Olha em volta e contempla o restante da família que compartilha da mesma agonia. A mãe aperta os dedos das mãos que já está vermelha e dolorida. A espera é tão desconfortante... Mas todos, sem excessão, estão anciosos. O telefone... a pouca distancia é o aparelho mais importante naquele momento e naquele acampamento.

Mas há também aquele sentimento de cumplicidade quando os olhares se encontram. O filho mais velho parece calmo. Mas só parece. Ele levanta... anda de um lado para outro... Depois olha para o pai que o convida a  chegar mais perto. Ele obedece e os dois se abraçam.
- Vai dar tudo certo! Responde o homem com olheiras que marcam o rosto.
- Como sofreu... Compreende o filho com aquele mesmo aperto no coração que o acompanhou nos últimos anos.

O pai parece ler seus pensamentos e de repente percebe-se um lapso de sorriso no rosto: A certeza veio... De repente... Como aquele pequeno raio de sol que entra pela janela anunciando um novo dia. Todos se olham e compartilham de uma esperança.

E de repente... Sem que qualquer um deles pudesse prever... O som do telefone invade o ambiente.  Perplexos, ficam paralizados sem saber o que fazer por alguns instantes. O som que tanto esperavam continua.

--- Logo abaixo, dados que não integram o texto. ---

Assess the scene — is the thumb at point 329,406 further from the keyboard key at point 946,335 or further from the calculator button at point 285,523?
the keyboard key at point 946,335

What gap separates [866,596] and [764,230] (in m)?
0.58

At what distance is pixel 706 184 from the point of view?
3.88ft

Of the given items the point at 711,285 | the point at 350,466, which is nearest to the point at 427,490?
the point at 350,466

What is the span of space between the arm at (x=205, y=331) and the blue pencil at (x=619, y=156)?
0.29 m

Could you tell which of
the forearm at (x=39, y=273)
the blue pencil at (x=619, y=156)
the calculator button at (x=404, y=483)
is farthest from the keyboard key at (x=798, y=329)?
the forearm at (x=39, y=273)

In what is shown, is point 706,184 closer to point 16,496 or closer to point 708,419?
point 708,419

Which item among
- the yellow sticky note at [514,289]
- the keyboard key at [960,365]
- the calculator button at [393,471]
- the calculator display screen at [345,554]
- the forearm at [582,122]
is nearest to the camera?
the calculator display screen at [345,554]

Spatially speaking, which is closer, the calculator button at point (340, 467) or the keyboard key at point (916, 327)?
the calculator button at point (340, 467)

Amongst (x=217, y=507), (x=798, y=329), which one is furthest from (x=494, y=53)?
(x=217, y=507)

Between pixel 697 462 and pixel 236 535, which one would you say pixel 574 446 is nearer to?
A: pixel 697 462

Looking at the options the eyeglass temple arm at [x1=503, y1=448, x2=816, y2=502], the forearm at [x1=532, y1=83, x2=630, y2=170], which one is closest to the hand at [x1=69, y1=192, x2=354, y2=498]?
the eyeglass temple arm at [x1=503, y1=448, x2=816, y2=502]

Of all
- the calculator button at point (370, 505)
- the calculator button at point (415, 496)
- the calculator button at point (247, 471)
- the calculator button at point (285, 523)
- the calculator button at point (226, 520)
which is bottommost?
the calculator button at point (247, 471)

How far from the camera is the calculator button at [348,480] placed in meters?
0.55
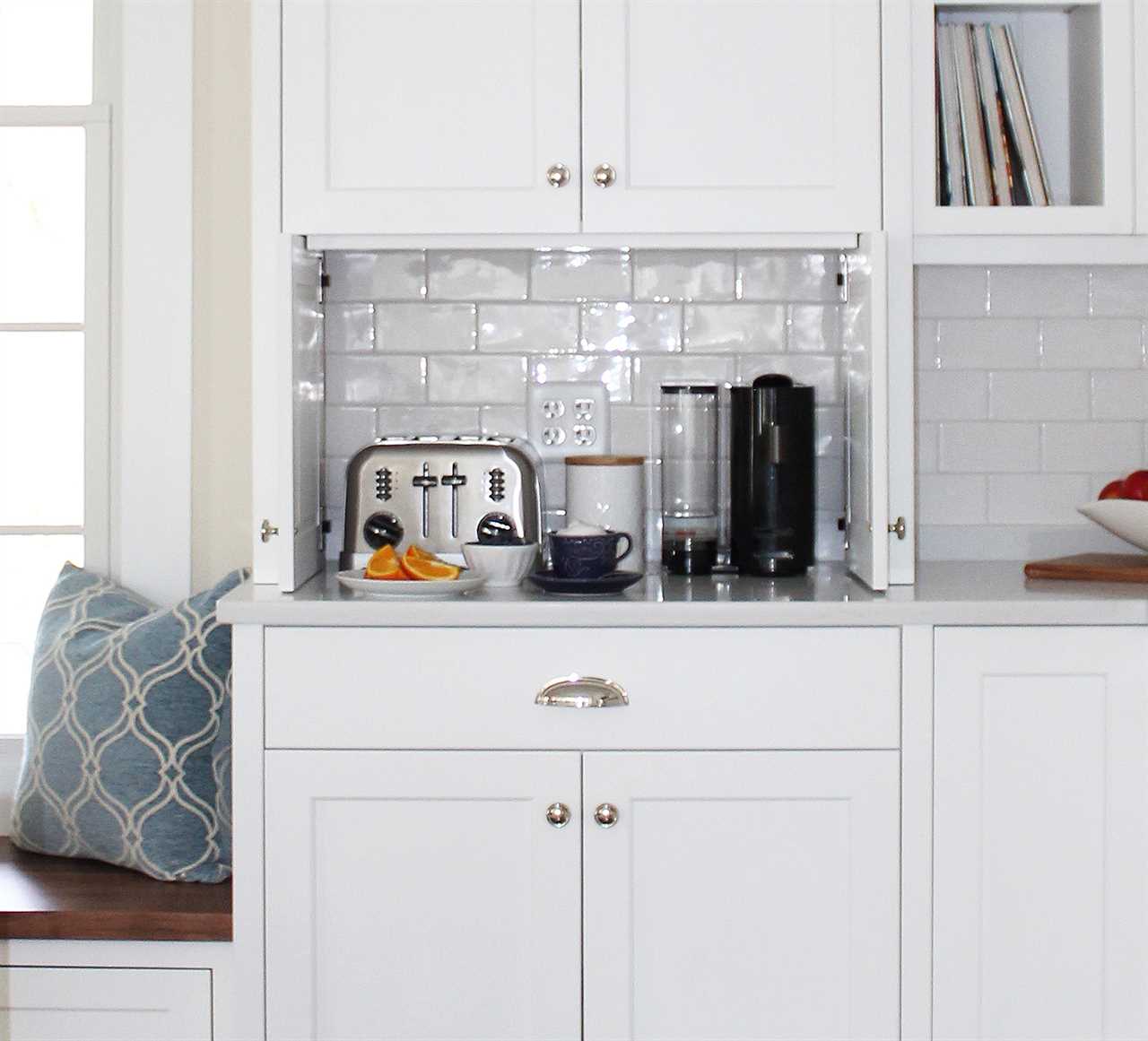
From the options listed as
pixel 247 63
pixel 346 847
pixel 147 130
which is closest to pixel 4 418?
pixel 147 130

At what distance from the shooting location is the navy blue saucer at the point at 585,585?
2199 millimetres

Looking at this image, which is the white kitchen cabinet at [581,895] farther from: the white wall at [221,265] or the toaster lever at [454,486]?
the white wall at [221,265]

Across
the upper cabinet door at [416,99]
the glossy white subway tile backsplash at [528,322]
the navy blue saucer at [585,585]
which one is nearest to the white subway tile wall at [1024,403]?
the glossy white subway tile backsplash at [528,322]

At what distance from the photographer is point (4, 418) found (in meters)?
2.78

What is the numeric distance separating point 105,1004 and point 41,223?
1374 millimetres

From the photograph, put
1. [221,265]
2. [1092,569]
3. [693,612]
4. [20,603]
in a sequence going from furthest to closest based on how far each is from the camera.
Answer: [20,603], [221,265], [1092,569], [693,612]

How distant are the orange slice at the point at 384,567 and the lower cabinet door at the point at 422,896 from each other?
253mm

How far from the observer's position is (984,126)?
95.8 inches

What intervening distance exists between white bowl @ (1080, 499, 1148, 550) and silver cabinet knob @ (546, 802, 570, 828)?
3.29 ft

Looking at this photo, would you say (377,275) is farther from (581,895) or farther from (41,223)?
(581,895)

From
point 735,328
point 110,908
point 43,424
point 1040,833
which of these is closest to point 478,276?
point 735,328

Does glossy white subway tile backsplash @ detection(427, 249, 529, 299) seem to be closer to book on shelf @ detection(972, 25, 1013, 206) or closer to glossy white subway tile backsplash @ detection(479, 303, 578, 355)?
glossy white subway tile backsplash @ detection(479, 303, 578, 355)

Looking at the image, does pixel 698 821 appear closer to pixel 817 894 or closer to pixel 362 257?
pixel 817 894

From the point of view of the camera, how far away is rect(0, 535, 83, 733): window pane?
2.79 metres
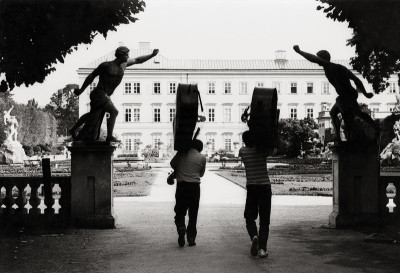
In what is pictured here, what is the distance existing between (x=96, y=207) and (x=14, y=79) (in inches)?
91.3

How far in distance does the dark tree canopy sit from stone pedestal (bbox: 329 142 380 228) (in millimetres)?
3833

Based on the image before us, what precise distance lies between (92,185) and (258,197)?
3.62 meters

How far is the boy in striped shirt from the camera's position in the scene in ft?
23.6

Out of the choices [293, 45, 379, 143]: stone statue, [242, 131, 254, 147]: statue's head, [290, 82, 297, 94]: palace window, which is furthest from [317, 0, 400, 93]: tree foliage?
[290, 82, 297, 94]: palace window

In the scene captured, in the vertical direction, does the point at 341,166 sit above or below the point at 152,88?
below

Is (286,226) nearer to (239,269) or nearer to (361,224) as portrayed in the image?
(361,224)

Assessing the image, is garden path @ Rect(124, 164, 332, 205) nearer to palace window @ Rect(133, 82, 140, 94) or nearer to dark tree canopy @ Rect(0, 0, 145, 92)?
dark tree canopy @ Rect(0, 0, 145, 92)

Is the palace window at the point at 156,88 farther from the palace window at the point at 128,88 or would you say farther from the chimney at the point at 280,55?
the chimney at the point at 280,55

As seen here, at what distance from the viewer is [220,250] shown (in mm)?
7797

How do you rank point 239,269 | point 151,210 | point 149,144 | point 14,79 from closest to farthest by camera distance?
point 239,269
point 14,79
point 151,210
point 149,144

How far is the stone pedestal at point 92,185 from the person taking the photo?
9.98 meters

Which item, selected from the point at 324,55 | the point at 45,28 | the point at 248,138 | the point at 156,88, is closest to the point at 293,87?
the point at 156,88

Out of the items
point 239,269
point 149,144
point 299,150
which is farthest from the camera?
point 149,144

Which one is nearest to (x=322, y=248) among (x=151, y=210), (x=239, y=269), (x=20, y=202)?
(x=239, y=269)
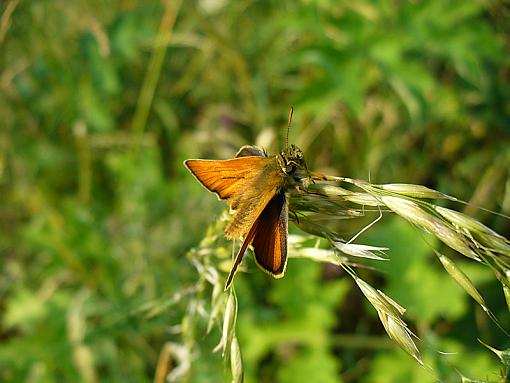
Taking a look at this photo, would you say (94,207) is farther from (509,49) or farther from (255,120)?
(509,49)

As mãos tremulas do chefe da família agarram o aparelho como se fosse uma boia em alto mar. A voz do outro lado da linha... Também trêmula... Rouca... Arranca lágrimas contidas nos olhos do homem que está em pé.
- Pai... O coração bate forte... Descompaçado... A voz amiga que tanto ajudou na defesa do filho... Agora falha... Pai... Ouve outra vez.
- G-Gilad... Me filho... Gagueja. É você?
- Eu vou pra casa... A voz parece fraca... Mas é ele mesmo! Reconhece o pai apontando o fone.

A família toda está ali... A mãe tenta se levantar, mas as pernas não ajudam e ela senta de novo e chora e ora e louva...
- Meu filho está vivo... Vivo...

O pai renova as forças, limpa as lágrimas que banham o rosto e libera todas as suas emoções.
- Eu vou te buscar! Começa a gritar! Filho! Eu vou te buscar! Eu to indo!

Não demora muito e uma comissão do Estado de Israel está próxima ao local. O dia está claro e a cidade em alerta. Pessoas de todas as idades também não dormiram naquela noite aguardando silenciosamente...

Enquanto o carro percorre a estrada, a familia Shalit percebe em cada rosto uma palavra de fé, em cada aceno de mão, nas camisetas estampadas, nas bandeiras azuis e branca que tremulam nas mãos das crianças.

Não! Não  é um sonho! Seu filho estava voltando para casa depois de cinco anos de cativeiro!

Gilad Shalit é recebido em seu país como um herói nacional.

 
Obridada Senhor D-us!


Gilad Shalit voltou para casa em 18 outubro de 2011. O preço pela sua liberdade foi pago porque uma vida, um homem, um soldado israelense vale muito mais!

D-us seja louvado!

Marion Vaz

Um comentário:

  1. Shalom, perseverança e confiança, pois o Pai não esquece de Seus filhos. HaShem não esquece das obras de Suas mãos. Juízo sobre os que oprimem o Povo Escolhido. Q o Altíssimo dê um final feliz.